Florida Times-Union - 1/24/2020

The numbers have been staggering: 10 homicides in the first 24 days of 2020, following a violent 2019 with 158 killed.

In many cases, the victims were teenage black males, as were some of those killed or arrested in this year's two officer-involved shootings.

Eric McBurrows said he had "a little rough road" when he was younger and knows he could have become some kind of police statistic. But back in ninth grade, the now 17-year-old said he learned about Project Save Our Sons, started seven years ago to show young black men a better path to adulthood.

Friday he joined about 300 11th-graders from eight area high schools deemed to be at-risk by police, prosecutors and others at the seventh annual Save Our Sons Summit in a downtown hotel. With the statistics of the past year, he's glad he was there.

"SOS can really change the minds of young men and help them find careers or paths so they stay out of trouble," McBurrows said. "This is more necessary now than ever since there is a lot of stuff going on with people dying day after day. This year just started, and there's a lot of stuff that happened. This is an opportunity for all the young men to actually have better things than they might."
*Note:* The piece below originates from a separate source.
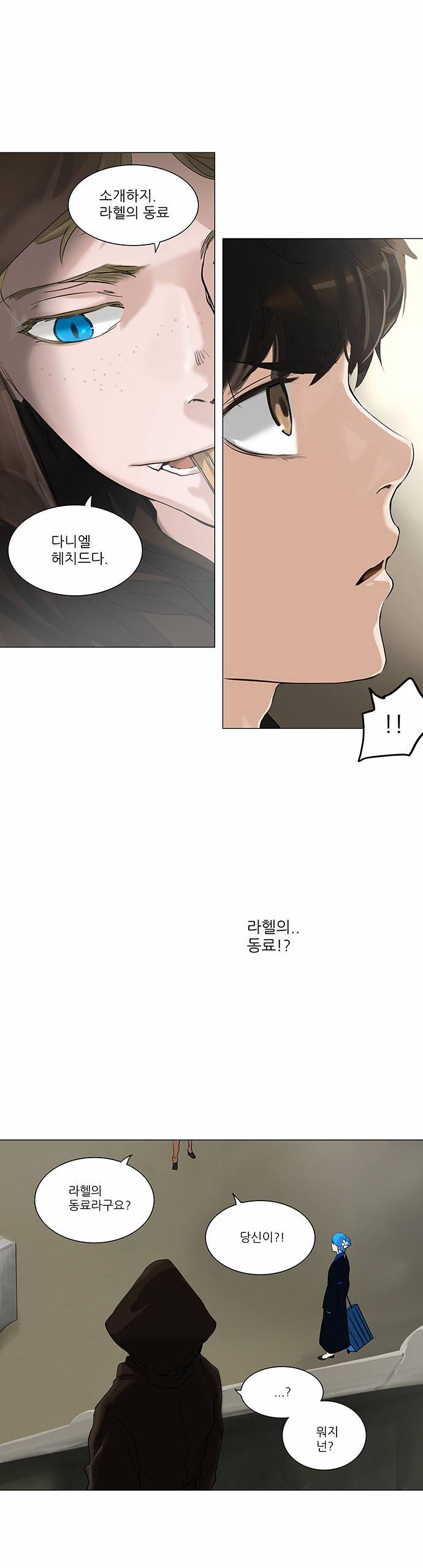 신의 탑 2부 136화 2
The event began with words from the sheriff, school superintendent, mayor and the man behind SOS, the Rev. John Guns, bishop at St. Paul Missionary Baptist Church of Jacksonville. With violent crimes increasing in Jacksonville, specifically with young men, SOS kicked off a new program Friday that will pair some of its at-risk young men with business owners, even police officers, to further help them find a future with high education and jobs.

"We have to put resources behind this; we have to put influence behind it," Guns said. "We have to make a serious commitment to do the things that need to be done. So we announced a new initiative in partnership with businesses and men around the community to spend a year in the lives of these young men."
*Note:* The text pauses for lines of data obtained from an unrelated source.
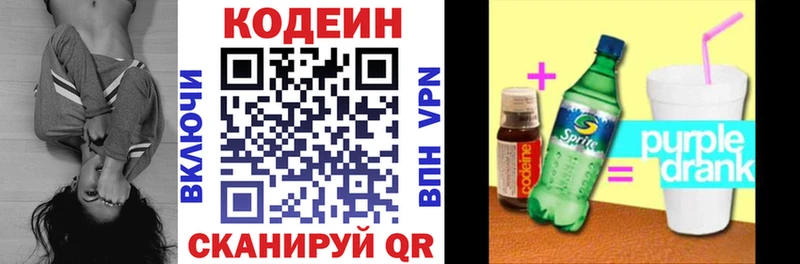 Купить закладки  Верхоянск  Codein Purple Drank 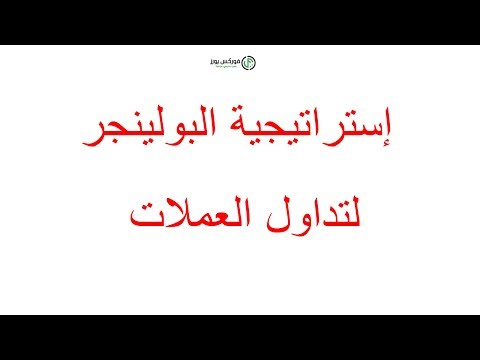 إستراتيجيات تداول البولينجر | كيفية فلترة الشموع اليابانيه بستخدام البولينجر | مؤشرات تحليل فني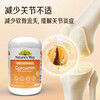 Nature’s Way澳萃维成人姜黄素软糖50粒 商品缩略图3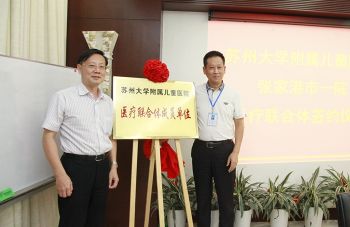 2024新老澳门原料网站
Guns founded Jacksonville's Save Our Sons in 2013, with an aim to empower 10- to 18-year-old's to make better decisions despite problems like poverty, absentee fathers, violent neighborhoods, poor education and a cycle of wrongdoing, arrest and imprisonment. The group has done multiple programs working with at-risk students and their families, the latest with the Jacksonville Children Commission.
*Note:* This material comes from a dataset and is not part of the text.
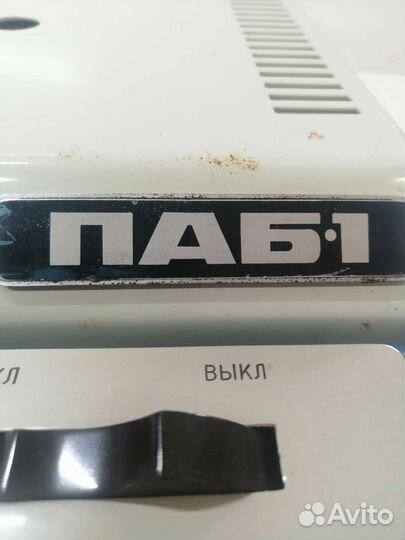 Прибор паб.1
Called the Evening Reporting Center, it works with teenage early offenders to reduce the chances of recidivism through an academic and enrichment program. Andrew George is its project director and supervised Friday's summit. He said his center was making a difference. But the new program announced Friday will expand that, pairing teens with business owners and police for long-term guidance.

"They can see someone who is already a police officer and learn from that person and be guided by them," George said. "If they want to be a contractor, we will find one or a plumber. We will find an engineer or someone who creates rockets. Whatever that child wants to do, we will find them and put them together."

Busloads of students from Westside, Raines, Ribault, Terry Parker, Ed White, First Coast, Lee and Andrew Jackson high schools heard from Sheriff Mike Williams, Schools Superintendent Diana Greene, Mayor Lenny Curry and JaxChamber President Dan Davis. Almost all wore green Project SOS "I GOT NEXT" T-shirts as they then met with area business leaders, detectives and others to learn about better life skills that could increase their chances of graduating and maybe seek job training.

Organizers admit only some of the young men at the summit will take the presentation to heart or even consider it. But with the numbers of young black males showing up as homicide victims or suspects as well as other crimes, programs that give teens options are needed, Curry said.

"It's tragic what's happening, which is why we are doing stuff like this," the mayor said, adding he had met with Guns Thursday about doing more than just "a one-day thing," but moving to mentoring, jobs, education and college opportunities.

"It's needed now more than ever," added Sheriff's Office Chief of Investigations T.K. Waters, who reminded people that his job includes dealing with every homicide.

"It is very refreshing for me to be able to come out and address these young men and tell them how much we do care and want them to succeed," he said.